The convention imagines there would be a reality check in terms of an independent framework for monitoring progress made in implementation. This monitoring framework is the Irish Human Rights and Equality Commission alongside two or three others. When I was listening last week, I was struck that the legislation that specifically posits this in place has still not been enacted. The convention requires this legislation be enacted. In an ideal situation we would not want to be before the UN committee defending setting up the framework without having the legislation in place. This is part of the catch up the committee will have to have a look at.

By the way, and I was trying to figure out how to make this point before the committee, there is another article that the committee might want to have a close look at, perhaps in conjunction with the foreign affairs committee. Article 32 of the convention requires countries such as Ireland to make sure its foreign policy and development assistance programme is also inclusive of people with disabilities. Why is this relevant? Ireland's development assistance builds schools in Africa. Are they inclusive? Is the education system being put in place inclusive? This is a question of value for money for the Irish taxpayer as much as anything else but perhaps there is a way the committee can examine it with the foreign affairs committee.

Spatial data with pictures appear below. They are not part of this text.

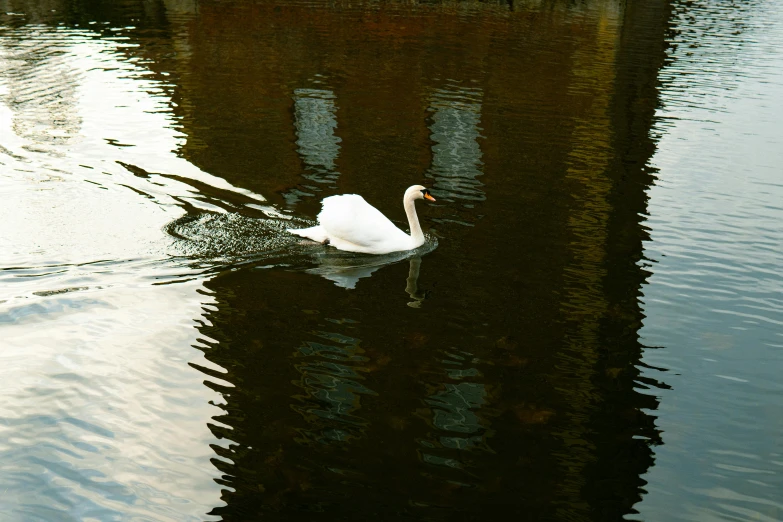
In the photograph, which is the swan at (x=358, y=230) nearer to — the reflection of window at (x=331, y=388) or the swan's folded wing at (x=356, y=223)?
the swan's folded wing at (x=356, y=223)

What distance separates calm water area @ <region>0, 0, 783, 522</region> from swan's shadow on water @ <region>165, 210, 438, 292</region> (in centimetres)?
4

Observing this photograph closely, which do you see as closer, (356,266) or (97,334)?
(97,334)

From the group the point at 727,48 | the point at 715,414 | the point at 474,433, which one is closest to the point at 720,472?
the point at 715,414

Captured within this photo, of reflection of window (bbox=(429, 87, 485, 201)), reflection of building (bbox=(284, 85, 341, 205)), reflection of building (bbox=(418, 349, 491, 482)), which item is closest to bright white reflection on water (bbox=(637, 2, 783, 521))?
reflection of building (bbox=(418, 349, 491, 482))

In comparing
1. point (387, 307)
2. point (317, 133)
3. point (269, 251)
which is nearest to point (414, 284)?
point (387, 307)

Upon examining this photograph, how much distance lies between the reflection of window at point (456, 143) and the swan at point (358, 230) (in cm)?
253

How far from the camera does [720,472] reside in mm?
6500

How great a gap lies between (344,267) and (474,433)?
3785mm

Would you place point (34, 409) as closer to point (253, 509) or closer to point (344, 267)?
point (253, 509)

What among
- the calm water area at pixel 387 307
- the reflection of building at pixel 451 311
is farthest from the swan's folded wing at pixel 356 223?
the reflection of building at pixel 451 311

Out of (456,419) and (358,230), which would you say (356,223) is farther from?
(456,419)

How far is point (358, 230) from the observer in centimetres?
1017

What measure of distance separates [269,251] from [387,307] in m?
1.94

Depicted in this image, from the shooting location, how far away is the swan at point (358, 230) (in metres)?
10.2
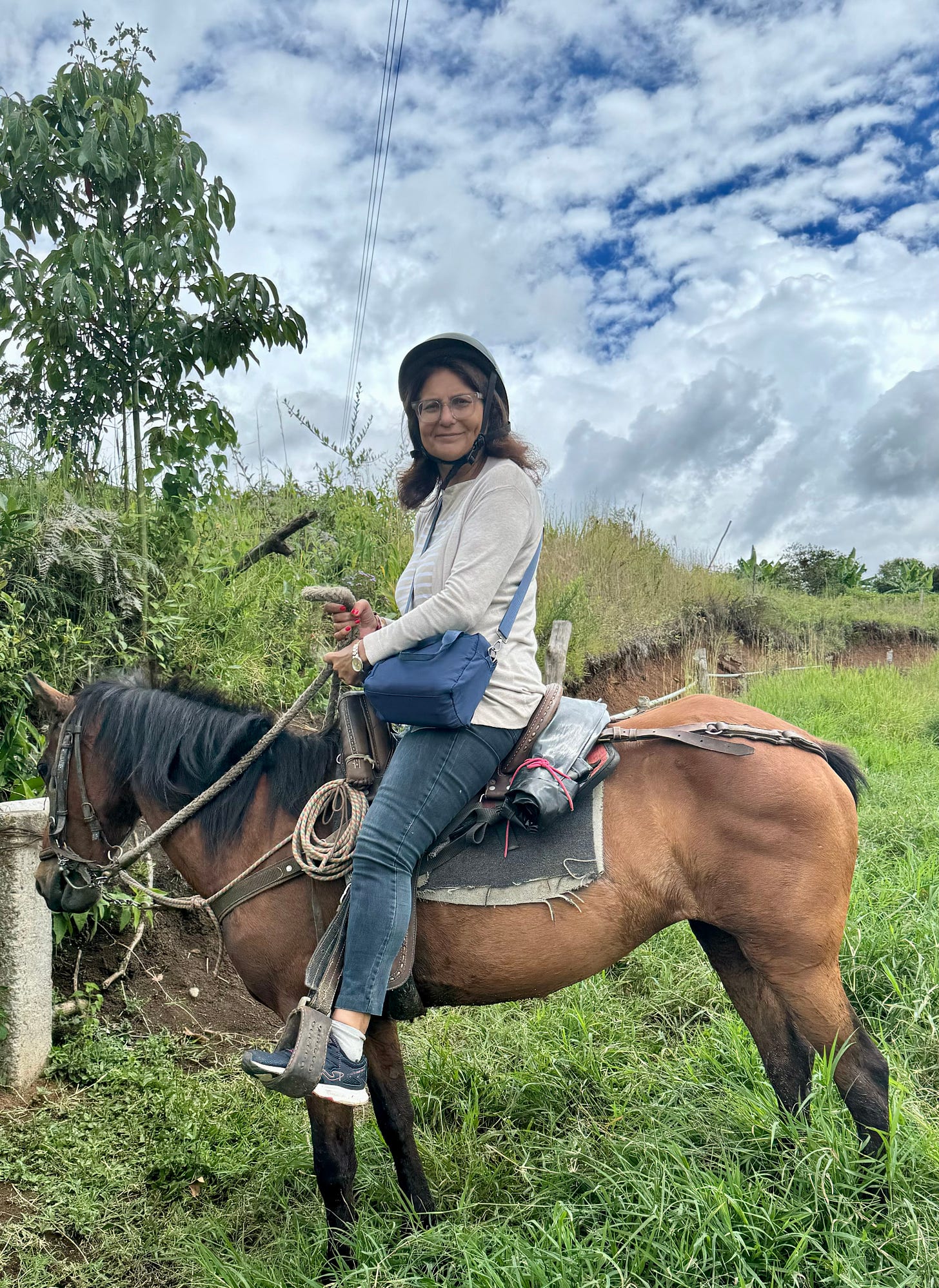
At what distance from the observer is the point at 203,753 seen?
2.67 meters

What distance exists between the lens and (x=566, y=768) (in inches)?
92.1

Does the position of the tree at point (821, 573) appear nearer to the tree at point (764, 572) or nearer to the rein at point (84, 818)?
the tree at point (764, 572)

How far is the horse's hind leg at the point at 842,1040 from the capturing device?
225 centimetres

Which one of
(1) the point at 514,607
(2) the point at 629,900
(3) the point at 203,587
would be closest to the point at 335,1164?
(2) the point at 629,900

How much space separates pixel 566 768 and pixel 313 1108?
4.17ft

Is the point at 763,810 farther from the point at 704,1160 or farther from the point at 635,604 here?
the point at 635,604

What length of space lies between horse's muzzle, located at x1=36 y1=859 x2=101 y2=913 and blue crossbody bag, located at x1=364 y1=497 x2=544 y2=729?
1.31 meters

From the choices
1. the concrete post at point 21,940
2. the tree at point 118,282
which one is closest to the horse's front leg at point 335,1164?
the concrete post at point 21,940

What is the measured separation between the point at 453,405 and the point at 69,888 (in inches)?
83.0

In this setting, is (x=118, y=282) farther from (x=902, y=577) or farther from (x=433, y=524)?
(x=902, y=577)

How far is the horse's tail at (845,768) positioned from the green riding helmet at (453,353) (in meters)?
1.57

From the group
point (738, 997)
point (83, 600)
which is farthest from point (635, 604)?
point (738, 997)

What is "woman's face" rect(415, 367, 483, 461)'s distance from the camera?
2504mm

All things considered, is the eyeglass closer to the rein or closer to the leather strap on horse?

I thank Senator Bacik for her kind words. With regard to community living and the right to live independently and be included in the community, the reason we did not call it independent living in the text was because everybody was aware of what happened in the early 1980s with people with disabilities and others being dumped on the streets in various countries. We thought the language was a little bit debased and, therefore, a separate language is applied, which is living independently and being included in the community.

There are many tensions and one of the most important is between autonomy rights, that is, the right of people to choose where they live and with whom they live versus the mandate for community living. One of the arguments made before the task force on ending congregated settings way back in 2010 and 2011 was that we cannot assume a person will not choose to live in an institution, therefore let us keep the funding stream going to enable them to live in an institution. This was actually taken seriously back then. To its credit, the committee on ending congregated settings dismissed this argument and said the right to live in the community is the right to choose how to live in a community and not whether to live in a community. I was very mindful listening to the testimony last week that some people were making a distinction between the cultural shift and some of the technical interpretations of the culture shift.

The way I saw the report on the ending of congregated settings is that if it is viewed through the cultural shift, valuing people living and flourishing in the community, then that magic figure of four that was mentioned last week really boils down to two, that is to say, one choosing to live with somebody with a disability while the other would be people without disabilities and not the service providers. That was very important. That was the original vision of the report on ending congregated settings. Some countries around the world have used it as a model and are now far ahead of us.

I will end by saying that the controversy about the Structural Fund continues. This is taxpayers' money that is being used in some countries to build institutions for people with disabilities. They are not called institutions anymore. They are downsizing to what they call hostels, of 12 to 14 people, in some countries, but to us they are institutions. It is a running scandal within the European institutions about how to end this. I am sorry that they were long-winded answers but the questions were really good too.